Stated problem | Print all of the rows below verbatim.

───── Input

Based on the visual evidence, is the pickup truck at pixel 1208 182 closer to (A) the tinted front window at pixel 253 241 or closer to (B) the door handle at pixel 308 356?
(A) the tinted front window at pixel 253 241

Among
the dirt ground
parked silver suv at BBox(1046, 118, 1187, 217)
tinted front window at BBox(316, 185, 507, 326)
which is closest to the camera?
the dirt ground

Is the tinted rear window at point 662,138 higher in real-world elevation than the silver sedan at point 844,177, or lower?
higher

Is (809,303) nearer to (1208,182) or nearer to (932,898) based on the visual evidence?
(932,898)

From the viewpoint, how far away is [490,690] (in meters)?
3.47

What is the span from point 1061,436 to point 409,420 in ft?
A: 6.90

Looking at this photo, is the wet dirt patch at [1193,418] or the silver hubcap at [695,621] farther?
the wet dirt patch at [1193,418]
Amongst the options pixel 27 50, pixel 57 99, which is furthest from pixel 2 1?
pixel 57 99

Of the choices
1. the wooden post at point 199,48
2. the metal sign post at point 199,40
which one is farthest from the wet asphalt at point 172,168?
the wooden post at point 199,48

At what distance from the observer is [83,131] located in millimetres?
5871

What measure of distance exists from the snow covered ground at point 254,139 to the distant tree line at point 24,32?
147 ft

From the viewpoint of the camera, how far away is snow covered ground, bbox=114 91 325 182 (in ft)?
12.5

──────────

Task solution |
Based on the visual evidence, is the pickup truck at pixel 1208 182 closer to (A) the tinted front window at pixel 253 241 or closer to (B) the door handle at pixel 308 356?
(A) the tinted front window at pixel 253 241

Among
the dirt ground
parked silver suv at BBox(1046, 118, 1187, 217)
tinted front window at BBox(316, 185, 507, 326)
which is closest to the camera?
the dirt ground

Is the tinted rear window at point 662,138 higher in real-world elevation than the silver sedan at point 844,177, or lower?
higher

Is (809,303) nearer to (1208,182) or nearer to (932,898) based on the visual evidence?
(932,898)

From the viewpoint, how far away is [490,690] (in meters)?
3.47

What is the span from point 1061,436 to point 409,420 in ft?
A: 6.90

Looking at this photo, is the wet dirt patch at [1193,418] or the silver hubcap at [695,621] farther?
the wet dirt patch at [1193,418]
Amongst the options pixel 27 50, pixel 57 99, which is furthest from pixel 2 1?
pixel 57 99

Of the choices
1. the wooden post at point 199,48
2. the metal sign post at point 199,40
which one is farthest from the wet asphalt at point 172,168?
the wooden post at point 199,48

At what distance from the observer is [83,131] located in millimetres?
5871

What measure of distance exists from the snow covered ground at point 254,139 to the distant tree line at point 24,32?
147 ft

From the viewpoint of the camera, how far away is snow covered ground, bbox=114 91 325 182 (in ft)?
12.5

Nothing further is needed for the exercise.